Christopher Nolan é indiscutivelmente um dos diretores mais competentes que temos na atualidade. Em seus filmes ele consegue agradar críticos e o grande público, com obras de grande competência técnica e roteiros elaborados, porém acessíveis. Em Dunkirk isso não é muito diferente: temos aqui uma obra muito acima da média do que o cinema anda entregando ultimamente.
O filme retrata três visões diferentes de um episódio da 2ª Guerra Mundial em que as forças britânicas precisaram evacuar cerca de 400 mil soldados encurralados na cidade de Dunquerque, ao norte da França. Os diferentes pontos de vista são de quem estava na terra, no ar e no mar (faltou fogo e coração pra poder chamar o Capitão Planeta). O legal é que cada uma das visões tem também um espaço de tempo distinto: os episódios em terra levaram uma semana, os do mar um dia, enquanto os do ar apenas uma hora.

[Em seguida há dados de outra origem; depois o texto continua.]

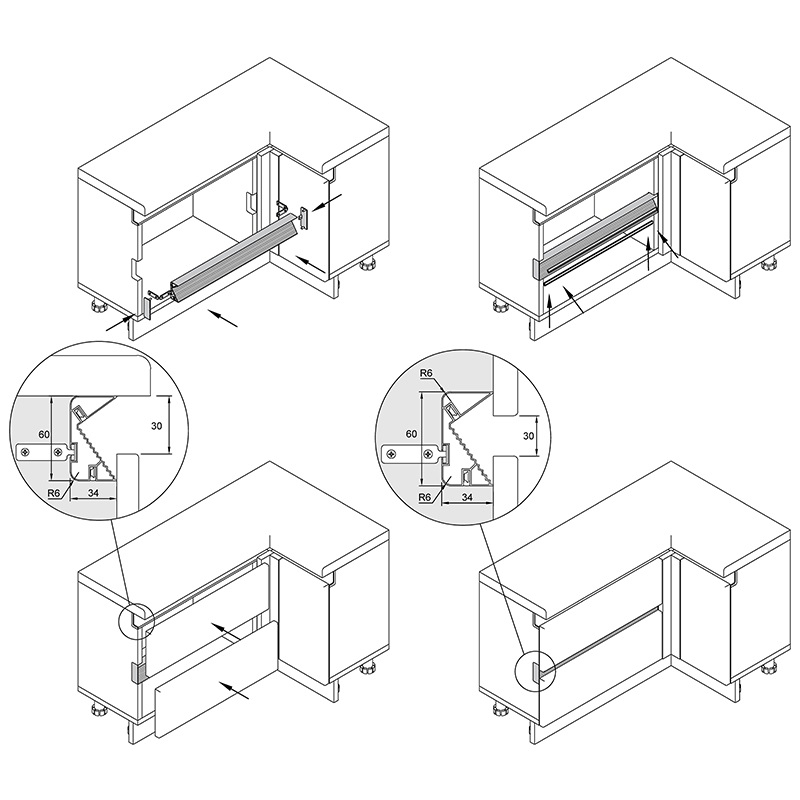 60
30
R6
34

R6
60
30
R6
34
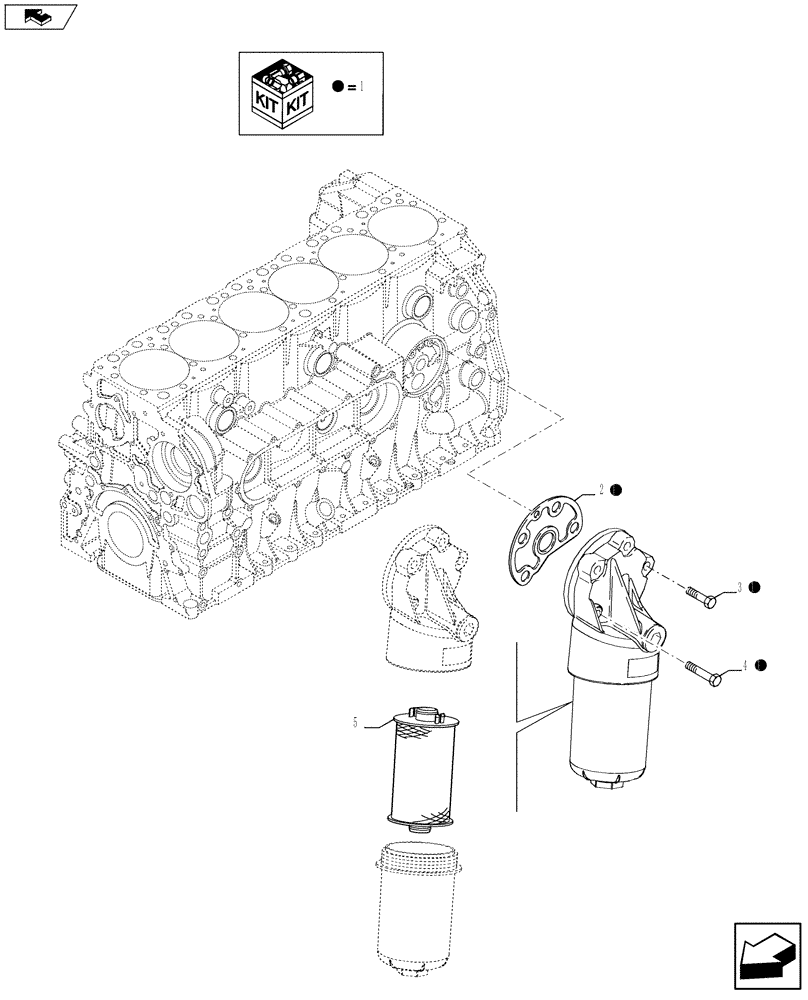 KIT KIT

● = 1

2 ●

3 ●

4 ●

5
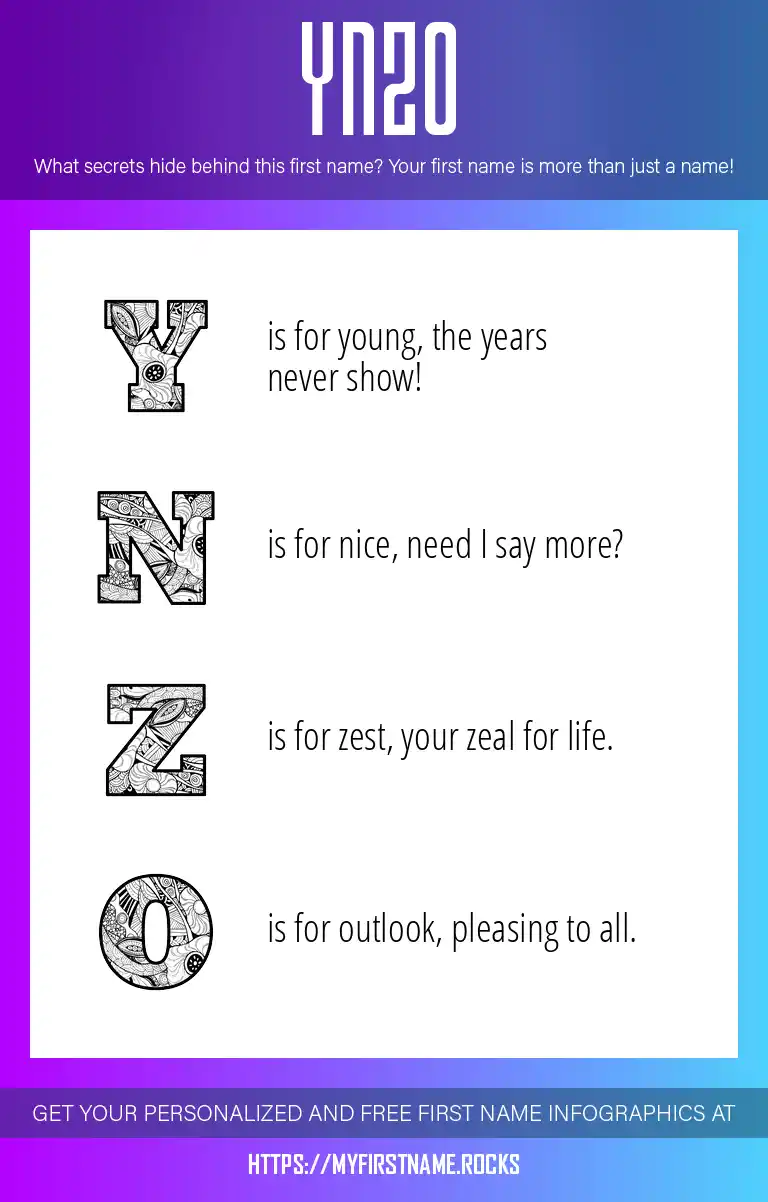 YNZO

What secrets hide behind this first name? Your first name is more than just a name!

Y is for young, the years never show!

N is for nice, need I say more?

Z is for zest, your zeal for life.

O is for outlook, pleasing to all.

GET YOUR PERSONALIZED AND FREE FIRST NAME INFOGRAPHICS AT

HTTPS://MYFIRSTNAME.ROCKS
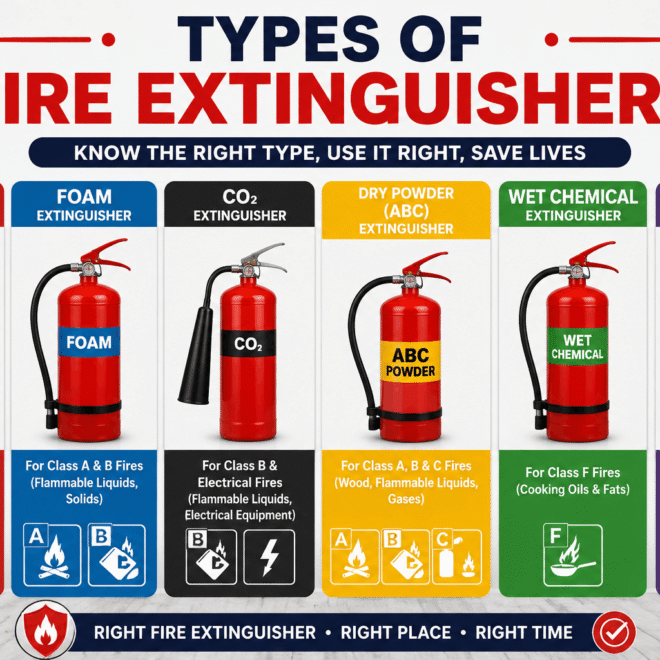 TYPES OF
IRE EXTINGUISHER

KNOW THE RIGHT TYPE, USE IT RIGHT, SAVE LIVES

FOAM
EXTINGUISHER

FOAM

For Class A & B Fires (Flammable Liquids, Solids)

A B

$CO_2$
EXTINGUISHER

$CO_2$

For Class B & Electrical Fires (Flammable Liquids, Electrical Equipment)

B

DRY POWDER (ABC)
EXTINGUISHER

ABC POWDER

For Class A, B & C Fires (Wood, Flammable Liquids, Gases)

A B C

WET CHEMICAL
EXTINGUISHER

WET CHEMICAL

For Class F Fires (Cooking Oils & Fats)

F

RIGHT FIRE EXTINGUISHER • RIGHT PLACE • RIGHT TIME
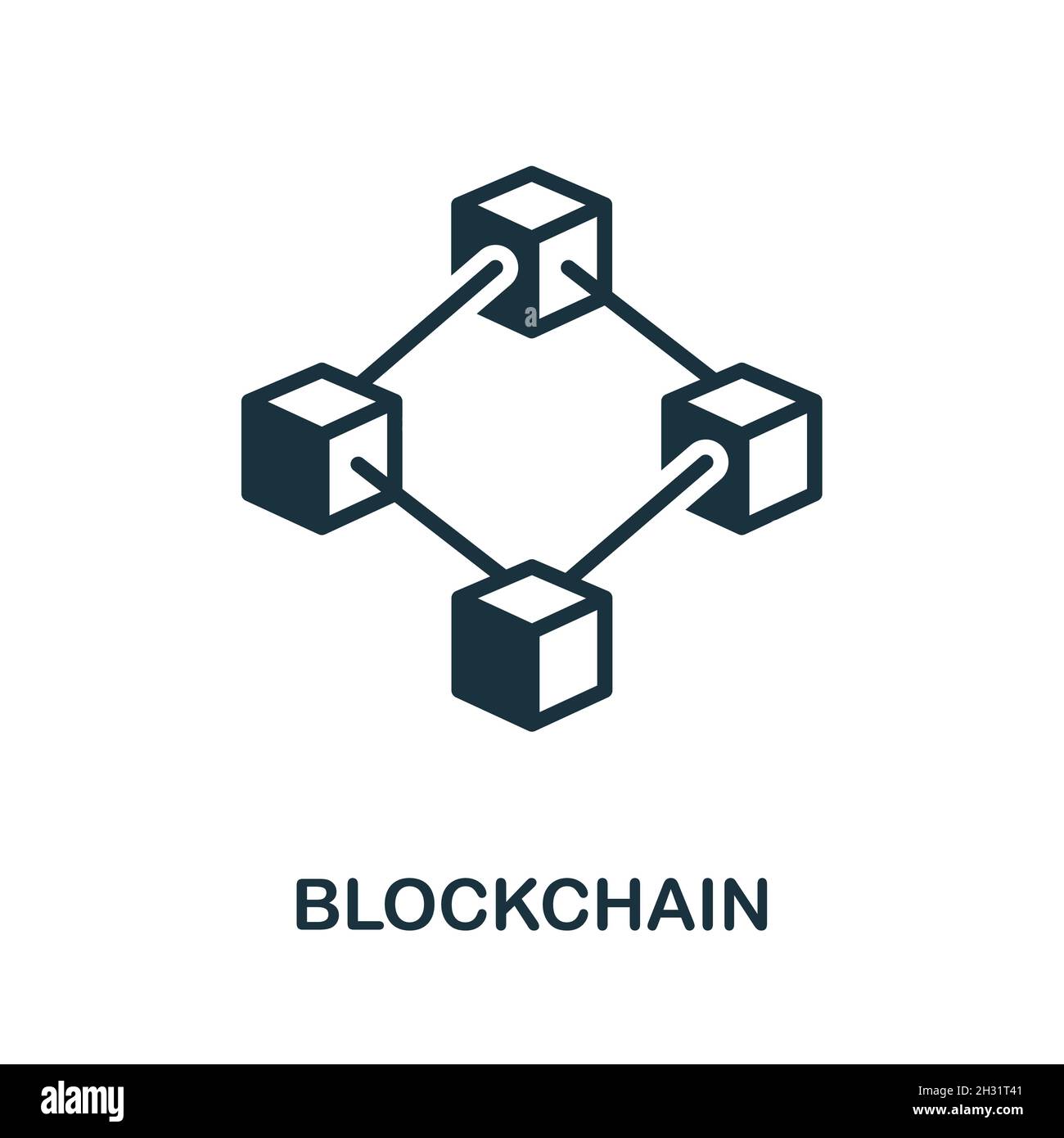 a

BLOCKCHAIN

alamy

Image ID: 2H31T41
www.alamy.com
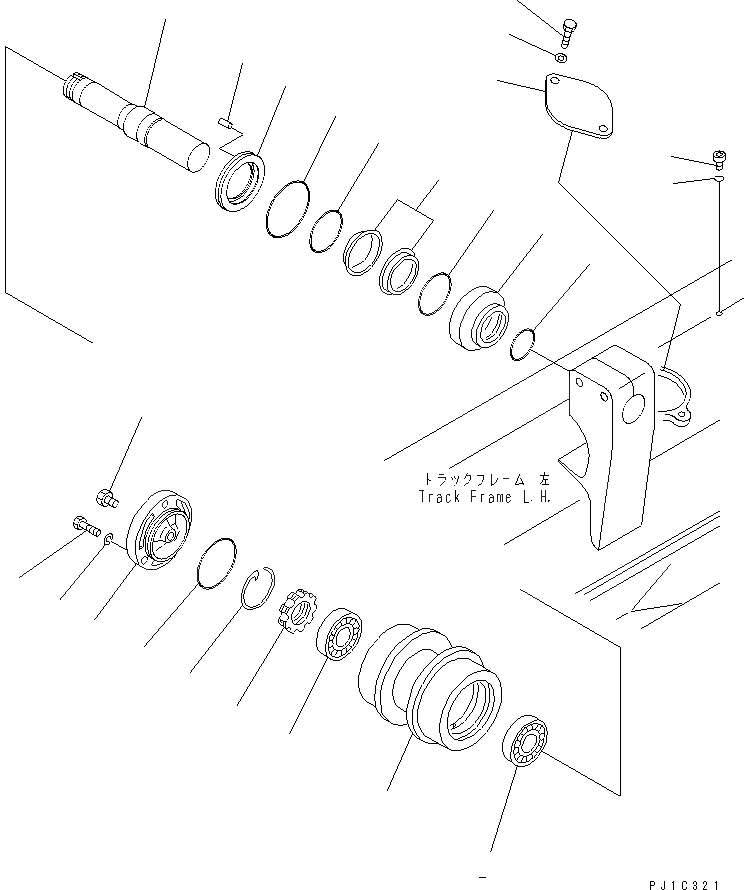 トラックフレーム 左
Track Frame L.H.

PJ1C321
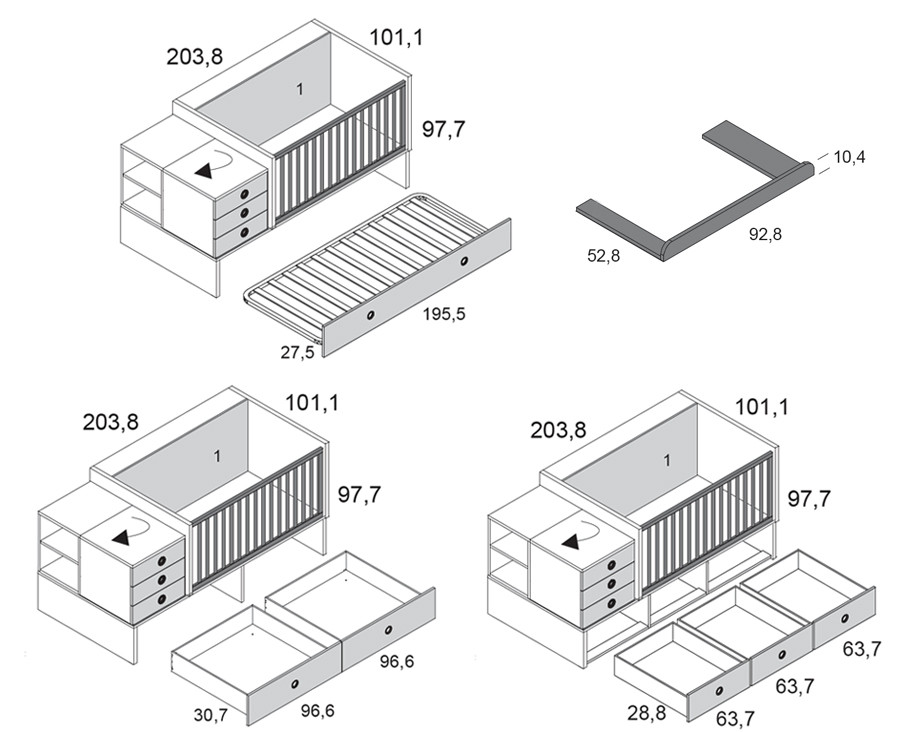 203,8
101,1
1
97,7
195,5
27,5
10,4
92,8
52,8

203,8
101,1
1
97,7
96,6
30,7
96,6

203,8
101,1
1
97,7
63,7
63,7
28,8
63,7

Não há um personagem central na história, o que reforça a ideia de que, no calor da batalha de uma guerra, não há grandes heróis, como Hollywood gosta de defender. Os 400 mil soldados não têm nomes, não tem rostos, por isso dá até pra entender a escolha do Nolan em dividir as atenções. Apesar da tentativa, há dois personagens que se destacam: um pela razão e outro pela emoção. Um deles é o Comandante Bolton (Kenneth Branagh), o cara que fica lá no molhe controlando quem fica e quem pega o barquinho pra vazar. Ele é a razão na história: o cara que leu o roteiro e parece que sabe o que pode acontecer. Em outro extremo temos o Sr. Dawson (Mark Rylance), o dono de um barco de passeio que sai da Inglaterra para ajudar no resgate dos soldados em Dunquerque (sim, a coisa tava tão tensa que apelaram pra qualquer dono de barco ajudar no resgate). Dawson é a emoção do filme, é a visão do civil que não vai ficar sentado em casa esperando que os outros decidam a guerra por ele.
Há também o ponto de vista dos soldados em terra, tentando desesperadamente sair dali e do piloto Farrier (Tom Hardy), chamado para ajudar a abater a força aérea alemã que estava destruindo os navios que ajudavam na evacuação dos batalhões. Aliás, a história do piloto é o que dá o melhor tom de suspense na história, já que ele tem o período de tempo mais curto e combustível limitado. Eu fico tensa só de lembrar.
Na parte técnica eu já entregaria os Oscars de mixagem e edição de som pra galera que trabalhou nesse filme. Em uma história com personagens pouco cativantes, é o som que acaba te trazendo pra dentro do filme. Aliás, para ter essa experiência procure o melhor cinema da sua cidade para assistir lá. Assistir na TV de casa ou, pior, no computador, é perder pelo menos metade do que o filme tem a oferecer.
Além do som, a própria direção do Nolan chama a atenção. Dirigir aquela galera toda de verdade, em um filme com mais de 6 mil extras e a dispensa daquele CGI exagerado que a maioria dos filmes de guerra usa não é nada fácil. Em termos de atuação não há grandes destaques. Os personagens não são aprofundados o suficiente para exigir atuações muito mirabolantes. Neste aspecto eu acho que o filme perde um pouco, o próprio Tom Hardy não é muito bem aproveitado. Mark Rylance e Kenneth Branagh ainda conseguem se destacar um pouquinho, mas nada memorável.
Eu confesso que não sou muito fã de filmes de guerra que retratam campos de batalha. Prefiro aqueles que contam uma história em meio à ambientação da guerra, como A lista de Shindler, A queda ou A vida é bela. Dunkirk conseguiu me prender pelo suspense articulado pelo roteiro e pela qualidade técnica. Não é um filme que me emocionou, o que é bem comum vindo do Nolan. Também não é a primeira vez que tentam nos mostrar o mesmo episódio de pontos de vista diferentes, Clint Eastwood já fez isso com A conquista da honra e Cartas de Iwo Jima, dois filmes bons, mas que eu não tive vontade de rever.
Eu entendo que as pessoas têm opiniões bem extremas quando o assunto é Christopher Nolan. Tem a galera que paga um pau desgraçado pro cara, chamando de próximo Kubrick e tals, o que faz com que a outra galera, que não acha tudo isso, acabe colocando o cara mais pra baixo do que ele realmente merece. Nenhum dos dois lados está certo, Nolan tem sim o seu valor no cinema e é sempre revigorante ver um dos seus filmes. Agora, dizer que Dunkirk “já nasce clássico” é muita afobação do calor da batalha.